Exercise aim -> Reproduce the line that contains "From the vantage" and every line after it through the end of the records, exactly, with nothing added.

Recorded information ->
+++
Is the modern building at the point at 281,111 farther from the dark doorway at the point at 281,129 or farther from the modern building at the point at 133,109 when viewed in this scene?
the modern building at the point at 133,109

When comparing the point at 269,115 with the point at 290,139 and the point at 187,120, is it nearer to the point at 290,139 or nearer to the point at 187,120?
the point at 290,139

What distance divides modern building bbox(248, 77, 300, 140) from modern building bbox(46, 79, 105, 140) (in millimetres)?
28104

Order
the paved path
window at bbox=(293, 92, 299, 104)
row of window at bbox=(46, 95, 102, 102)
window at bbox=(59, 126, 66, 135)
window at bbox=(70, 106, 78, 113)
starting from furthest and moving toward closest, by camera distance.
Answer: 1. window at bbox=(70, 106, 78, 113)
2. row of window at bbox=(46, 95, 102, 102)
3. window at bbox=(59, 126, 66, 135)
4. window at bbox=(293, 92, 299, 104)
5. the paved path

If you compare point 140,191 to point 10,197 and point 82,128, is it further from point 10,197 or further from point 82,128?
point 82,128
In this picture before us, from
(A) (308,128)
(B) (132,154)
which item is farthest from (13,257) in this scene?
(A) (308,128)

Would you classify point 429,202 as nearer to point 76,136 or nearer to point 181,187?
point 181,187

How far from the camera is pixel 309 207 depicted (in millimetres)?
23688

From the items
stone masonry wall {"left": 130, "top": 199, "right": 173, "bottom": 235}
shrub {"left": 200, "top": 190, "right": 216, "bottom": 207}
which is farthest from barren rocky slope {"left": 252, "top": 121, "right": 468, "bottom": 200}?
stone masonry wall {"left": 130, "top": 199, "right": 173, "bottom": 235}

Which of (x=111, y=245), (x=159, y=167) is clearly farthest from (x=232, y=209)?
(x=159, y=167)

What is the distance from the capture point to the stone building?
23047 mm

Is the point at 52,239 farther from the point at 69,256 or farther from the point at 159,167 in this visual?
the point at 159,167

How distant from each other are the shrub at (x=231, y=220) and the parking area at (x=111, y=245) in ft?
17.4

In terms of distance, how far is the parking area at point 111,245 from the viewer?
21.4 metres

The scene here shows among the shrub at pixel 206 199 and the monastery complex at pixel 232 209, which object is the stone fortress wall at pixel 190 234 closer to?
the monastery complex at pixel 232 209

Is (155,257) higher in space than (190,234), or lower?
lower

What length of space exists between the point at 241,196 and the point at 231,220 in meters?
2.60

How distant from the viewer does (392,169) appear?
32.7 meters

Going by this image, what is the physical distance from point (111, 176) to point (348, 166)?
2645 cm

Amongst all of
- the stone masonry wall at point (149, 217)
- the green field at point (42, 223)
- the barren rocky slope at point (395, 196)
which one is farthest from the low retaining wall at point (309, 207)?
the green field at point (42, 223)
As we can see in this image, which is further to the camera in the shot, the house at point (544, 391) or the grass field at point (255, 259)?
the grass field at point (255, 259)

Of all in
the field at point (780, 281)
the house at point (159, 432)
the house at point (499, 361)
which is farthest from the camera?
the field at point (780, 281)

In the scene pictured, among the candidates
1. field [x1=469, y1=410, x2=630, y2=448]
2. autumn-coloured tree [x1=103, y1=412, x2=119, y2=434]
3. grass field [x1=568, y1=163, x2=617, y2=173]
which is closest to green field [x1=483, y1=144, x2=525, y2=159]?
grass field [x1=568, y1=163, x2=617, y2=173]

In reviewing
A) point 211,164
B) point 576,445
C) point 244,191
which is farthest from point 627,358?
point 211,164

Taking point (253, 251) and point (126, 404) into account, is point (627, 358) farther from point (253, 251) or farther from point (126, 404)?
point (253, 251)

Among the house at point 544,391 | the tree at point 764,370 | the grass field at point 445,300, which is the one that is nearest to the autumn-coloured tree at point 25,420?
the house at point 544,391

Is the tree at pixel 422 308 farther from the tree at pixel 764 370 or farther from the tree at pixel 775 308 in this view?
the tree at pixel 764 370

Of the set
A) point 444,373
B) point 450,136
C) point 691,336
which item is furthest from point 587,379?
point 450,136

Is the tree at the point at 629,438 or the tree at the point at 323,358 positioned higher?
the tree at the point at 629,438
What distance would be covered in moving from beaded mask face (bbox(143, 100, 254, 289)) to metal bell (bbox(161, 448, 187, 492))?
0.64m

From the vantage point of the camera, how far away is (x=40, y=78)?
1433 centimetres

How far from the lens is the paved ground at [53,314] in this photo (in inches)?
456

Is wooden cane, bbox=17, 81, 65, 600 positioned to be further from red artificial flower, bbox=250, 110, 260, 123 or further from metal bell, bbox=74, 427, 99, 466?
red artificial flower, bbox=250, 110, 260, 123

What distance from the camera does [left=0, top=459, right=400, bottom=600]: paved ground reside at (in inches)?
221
+++
Final answer ->
From the vantage point of the camera, how far away is (x=40, y=78)?
1433 centimetres

How far from the lens is the paved ground at [53,314] in this photo (in inches)?
456

Is wooden cane, bbox=17, 81, 65, 600 positioned to be further from red artificial flower, bbox=250, 110, 260, 123 or further from metal bell, bbox=74, 427, 99, 466?
red artificial flower, bbox=250, 110, 260, 123

What distance from the camera does [left=0, top=459, right=400, bottom=600]: paved ground reside at (in inches)?
221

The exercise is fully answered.